Agreed. Interpolation is a bad idea. Windowboxing or, for high DPI displays, pixel doubling will produce far nicer looking results.
Agreed, enlarging the frame buffer in even numbered increments is the way to go. Though wasn't talking about twerking the LCD out of native resolution the way image degradation occurs running non-native 4:3 resolutions at full screen on the likes of a PowerBook's display. Phosphor latency on a CRT image is forgiving.

That might explain what's likely the illusion of better than 320x240 resolution for TV images in motion as pixel doubled onto the kiddo's nice big Trinitron?
___________________________________________________

Sorry for what turned out to be moot point detouring, just had to ask. Thanks for the detailed info in your reply @Melkhior :)
 

Melkhior

Well-known member
No update in a while; I mostly back-ported the acceleration engine to the SBusFPGA for NetBSD/sparc and expanded it to get some X11 acceleration there. And now, I'm trying to figure out how to get that part to work in NetBSD/mack68k as well.
 

Jamieson

Well-known member
I picked up a SPARCstation IPX recently. Where can I find more info about your SBUS FPGA project?
 

Melkhior

Well-known member
I picked up a SPARCstation IPX recently. Where can I find more info about your SBUS FPGA project?
Only the github at this time; it was my first project so the PCB is a bit ugly and it doesn't have a 'proper' video output (I use a custom 'pmod' module to get a 2-bits-per-channels VGA output using only 8 pins). One of the target of the NuBusFPGA was to test the video output using DVI-in-HDMI, and perhaps do another version of the SBusFPGA with a more capable FPGA board... (with the current availability and cost of chips, there's no ETA). It does have more peripherals than the NuBusFPGA, including a OHCI-compliant USB 1.1 host, a proper micro-sd card slot (bootable), and a DMA-based RAM disk than can be useful for e.g. faster swap. All are supported in NetBSD 9 only, not Solaris or SunOS.
So far it's only be tested in SPARCstation 20, I really should get around getting a NetBSD on my own IPX and testing it in there.
Edit: it's somewhat off-topic for 68kMLA, there's a thread on TD that could be useful.
 

Melkhior

Well-known member
@Trash80toHP_Mini Thanks for the link; some nice information, but the issue with the 8-24GC is the (massive) amount of work needed for its internal QD implementation. That's near impossible to replicate. And block transfer aren't really needed if the accelerator and framebuffer are on the same card - and I don't own a NuBus video card to see if the NuBusFPGA could usefully do block transfers to/from a second board.

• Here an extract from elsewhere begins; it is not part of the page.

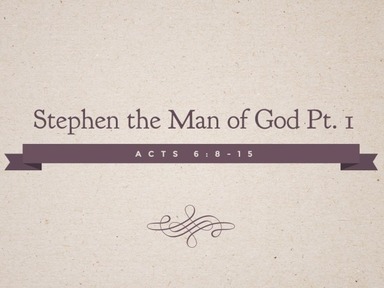 Stephen the Man of God Pt. 1
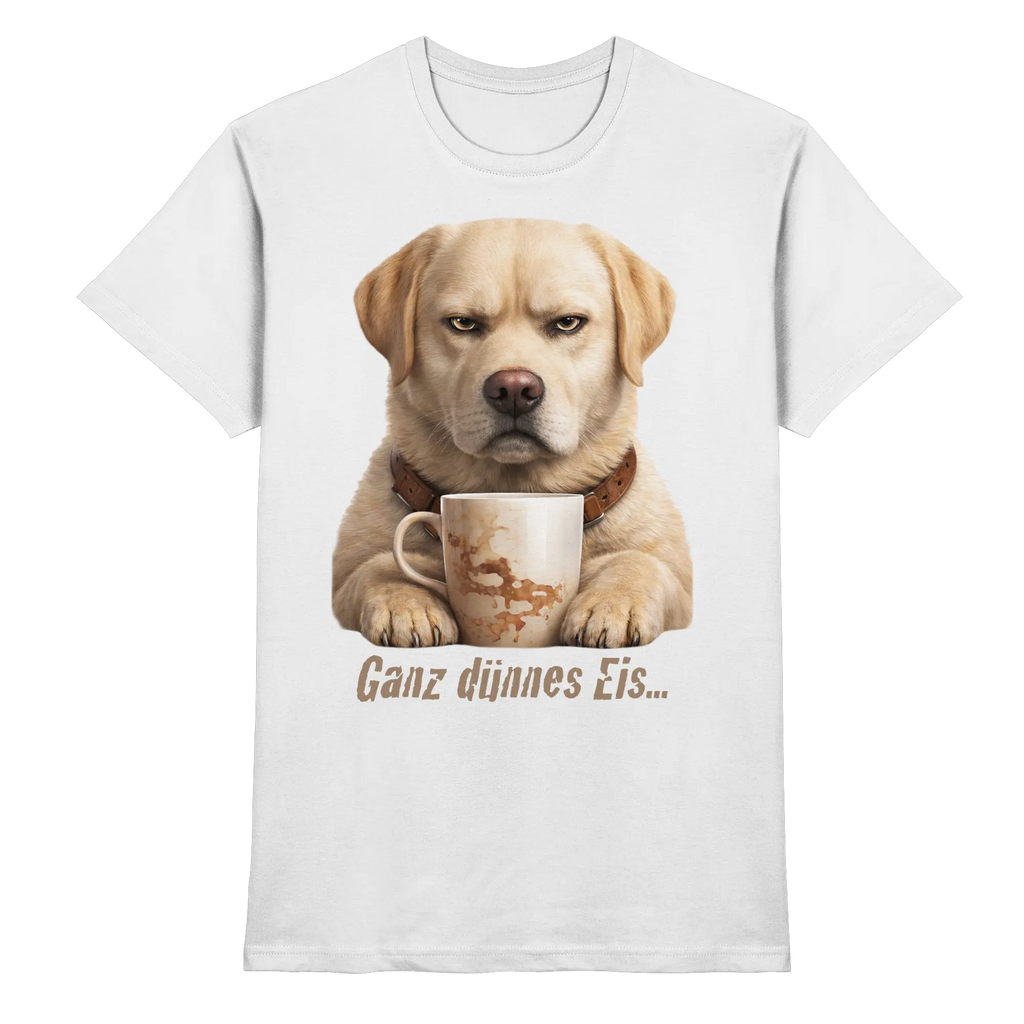 Ganz dünnes Eis- Grumpy Labrador Retreiver  - Premium Shirt - PAWentura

On a side note, those PDS connectors have a _lot_ of signals. The FPGA board I have doesn't have enough pins to talk to it [looking at the LCIII PDS, with all the '030 signals and then some] and do anything useful in terms of I/O, unless ignoring some signals and giving up on some potential functionalities. Even the FPGA board I'm considering as an 'upgrade' would be a bit tight. Also, the LCIII is _cramped_ and no FPGA daughterboard will fit in the case (the SBusFPGA and NuBusFPGA are both oversized due to the daughterboard, but many machines are big enough to accommodate them anyway).
 

Trash80toHP_Mini

NIGHT STALKER
De nada! Just thought the general info would be useful, some other stuff on that particular card:

Apple TIL: Macintosh Display Cards 824 & 824 GC: Rev A/B Differences

Acceleration on a card? re: missing daughtercard for LaPorta's SuperMac ColorCard/24:

ColorCard-Accle-Daughtercard-00.JPG

GAL-Based-QD Accelerator-00.JPG

MacOSMonkey

It was a GAL-based accelerator board. Without it, the card is a standard 24-bit 640x480 frame buffer with all of the typical SuperMac features, as shown above. Fun to see the old ad.
Has anyone got that daughtercard? Hi res pics would be greatly appreciated. Hoping it will yield some clues about the general machanics of an early implementation of QuickDraw Acceleration?

Might dissecting GAL formulas be helpful? If not, sorry about the tangent, M.